The reply must contain all of the records, unchanged.

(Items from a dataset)
------
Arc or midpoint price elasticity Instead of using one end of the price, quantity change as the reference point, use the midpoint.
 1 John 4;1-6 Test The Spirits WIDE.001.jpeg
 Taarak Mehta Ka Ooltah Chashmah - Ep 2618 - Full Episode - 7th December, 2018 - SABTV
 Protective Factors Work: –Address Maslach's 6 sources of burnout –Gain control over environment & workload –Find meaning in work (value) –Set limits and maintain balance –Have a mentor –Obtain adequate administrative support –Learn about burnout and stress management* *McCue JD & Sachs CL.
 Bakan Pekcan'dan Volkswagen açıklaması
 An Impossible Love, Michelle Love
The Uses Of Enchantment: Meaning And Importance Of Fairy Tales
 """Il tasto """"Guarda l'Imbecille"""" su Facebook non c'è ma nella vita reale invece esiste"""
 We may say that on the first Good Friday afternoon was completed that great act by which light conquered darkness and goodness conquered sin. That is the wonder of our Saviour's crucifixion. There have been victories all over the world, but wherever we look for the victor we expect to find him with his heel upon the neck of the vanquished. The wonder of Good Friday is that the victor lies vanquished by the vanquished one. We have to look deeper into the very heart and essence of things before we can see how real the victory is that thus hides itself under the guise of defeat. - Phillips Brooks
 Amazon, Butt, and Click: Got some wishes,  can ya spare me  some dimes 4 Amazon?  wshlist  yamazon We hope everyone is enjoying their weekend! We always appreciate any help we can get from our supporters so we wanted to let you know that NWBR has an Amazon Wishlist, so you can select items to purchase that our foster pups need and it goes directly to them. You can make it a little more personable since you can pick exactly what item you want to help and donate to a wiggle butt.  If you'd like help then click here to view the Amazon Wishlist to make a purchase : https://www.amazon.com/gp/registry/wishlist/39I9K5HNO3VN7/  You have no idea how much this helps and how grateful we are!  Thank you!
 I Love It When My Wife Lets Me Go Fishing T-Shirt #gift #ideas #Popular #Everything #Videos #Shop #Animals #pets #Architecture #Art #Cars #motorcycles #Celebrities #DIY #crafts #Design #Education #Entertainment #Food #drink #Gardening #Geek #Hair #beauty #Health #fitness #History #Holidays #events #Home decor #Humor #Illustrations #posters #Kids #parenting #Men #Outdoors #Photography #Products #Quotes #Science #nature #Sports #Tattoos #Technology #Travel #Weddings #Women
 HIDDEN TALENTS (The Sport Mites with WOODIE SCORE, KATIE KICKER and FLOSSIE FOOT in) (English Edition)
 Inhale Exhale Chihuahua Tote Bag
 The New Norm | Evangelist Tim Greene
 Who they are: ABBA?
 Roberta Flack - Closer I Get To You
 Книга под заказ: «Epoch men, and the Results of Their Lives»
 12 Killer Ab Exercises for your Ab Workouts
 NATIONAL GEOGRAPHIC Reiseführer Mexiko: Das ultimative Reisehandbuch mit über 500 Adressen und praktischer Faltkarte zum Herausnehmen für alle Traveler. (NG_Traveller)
------
■ Solution to the problem ■
Arc or midpoint price elasticity Instead of using one end of the price, quantity change as the reference point, use the midpoint.
 1 John 4;1-6 Test The Spirits WIDE.001.jpeg
 Taarak Mehta Ka Ooltah Chashmah - Ep 2618 - Full Episode - 7th December, 2018 - SABTV
 Protective Factors Work: –Address Maslach's 6 sources of burnout –Gain control over environment & workload –Find meaning in work (value) –Set limits and maintain balance –Have a mentor –Obtain adequate administrative support –Learn about burnout and stress management* *McCue JD & Sachs CL.
 Bakan Pekcan'dan Volkswagen açıklaması
 An Impossible Love, Michelle Love
The Uses Of Enchantment: Meaning And Importance Of Fairy Tales
 """Il tasto """"Guarda l'Imbecille"""" su Facebook non c'è ma nella vita reale invece esiste"""
 We may say that on the first Good Friday afternoon was completed that great act by which light conquered darkness and goodness conquered sin. That is the wonder of our Saviour's crucifixion. There have been victories all over the world, but wherever we look for the victor we expect to find him with his heel upon the neck of the vanquished. The wonder of Good Friday is that the victor lies vanquished by the vanquished one. We have to look deeper into the very heart and essence of things before we can see how real the victory is that thus hides itself under the guise of defeat. - Phillips Brooks
 Amazon, Butt, and Click: Got some wishes,  can ya spare me  some dimes 4 Amazon?  wshlist  yamazon We hope everyone is enjoying their weekend! We always appreciate any help we can get from our supporters so we wanted to let you know that NWBR has an Amazon Wishlist, so you can select items to purchase that our foster pups need and it goes directly to them. You can make it a little more personable since you can pick exactly what item you want to help and donate to a wiggle butt.  If you'd like help then click here to view the Amazon Wishlist to make a purchase : https://www.amazon.com/gp/registry/wishlist/39I9K5HNO3VN7/  You have no idea how much this helps and how grateful we are!  Thank you!
 I Love It When My Wife Lets Me Go Fishing T-Shirt #gift #ideas #Popular #Everything #Videos #Shop #Animals #pets #Architecture #Art #Cars #motorcycles #Celebrities #DIY #crafts #Design #Education #Entertainment #Food #drink #Gardening #Geek #Hair #beauty #Health #fitness #History #Holidays #events #Home decor #Humor #Illustrations #posters #Kids #parenting #Men #Outdoors #Photography #Products #Quotes #Science #nature #Sports #Tattoos #Technology #Travel #Weddings #Women
 HIDDEN TALENTS (The Sport Mites with WOODIE SCORE, KATIE KICKER and FLOSSIE FOOT in) (English Edition)
 Inhale Exhale Chihuahua Tote Bag
 The New Norm | Evangelist Tim Greene
 Who they are: ABBA?
 Roberta Flack - Closer I Get To You
 Книга под заказ: «Epoch men, and the Results of Their Lives»
 12 Killer Ab Exercises for your Ab Workouts
 NATIONAL GEOGRAPHIC Reiseführer Mexiko: Das ultimative Reisehandbuch mit über 500 Adressen und praktischer Faltkarte zum Herausnehmen für alle Traveler. (NG_Traveller)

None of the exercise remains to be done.